Is that really true about 1 hour contact? What degree is he taking? What else does he get for his £9250?

Yes. Transfer the credits. OU is recognised for mature grads. You have to accept there is competition for grad level jobs and younger people with good degrees from elsewhere will compete. However you presumably have plenty of working experience. This will be a big bonus and May count for for more than a degree. The degree on its own isn’t just what employers are looking for.

LonginesPrime Thu 27-Feb-20 12:42:36

it's just not worth it in the same way as a degree at a "real" university as it's just not as rigorous

Nonsense. The OU is a real university and its qualifications are well-respected in industry.

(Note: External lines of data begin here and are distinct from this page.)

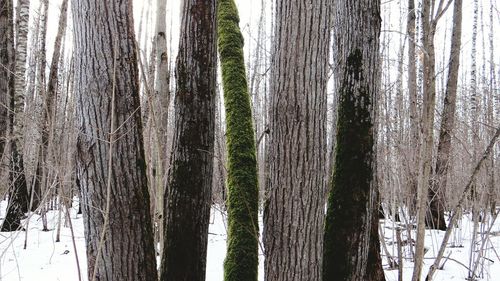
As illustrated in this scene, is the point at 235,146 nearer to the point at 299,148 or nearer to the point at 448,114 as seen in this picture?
the point at 299,148

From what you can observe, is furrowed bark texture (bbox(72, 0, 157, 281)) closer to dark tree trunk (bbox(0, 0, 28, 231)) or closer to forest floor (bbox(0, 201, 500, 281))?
forest floor (bbox(0, 201, 500, 281))

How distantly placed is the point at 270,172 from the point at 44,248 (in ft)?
17.4

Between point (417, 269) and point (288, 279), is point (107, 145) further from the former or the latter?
point (417, 269)

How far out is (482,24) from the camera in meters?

IME, OU degrees are perfectly acceptable to magic circle law firms and FTSE 100 companies - mine has never been a barrier to finding work. In fact, people are quite impressed because it takes a lot of self-discipline to complete an OU degree. It's always a talking point at interview.

BubblesBuddy Thu 27-Feb-20 13:04:14

Depends on the role of course!

LittleDragonGirl Tue 03-Mar-20 13:26:32

A friends son goes to a bricks and mortar uni and has ONE contact hour a week

Find this VERY hard to believe as they would have at least a hour contact per module per week if not two hours per module per week, unless they are on active placement or have been disrupted by strikes.

Regarding OU its definately not considered any less then a standard degree, specially if you also have work experience and are balancing other commitments! Independent study takes a great deal of self control and perseverance.
Only level of study I would be wary gaining a OU qual from is more PhD, professional doctorates as they require much more hands on study and contact is hugely beneficial at least initially.

I have met many academics who got their degree and masters through OU before progressing into phd at a university (as contact hours are a lot more flexible and less after the initial years).

LoveFameTragedy Tue 03-Mar-20 16:31:30

Government cuts to the OU have resulted in (increased) fees to the students and a slight change in how they deliver most courses. I have not seen any evidence that the standards have fallen. The attraction to employers remains the same. You need outstanding self discipline and dedication to the course to complete it.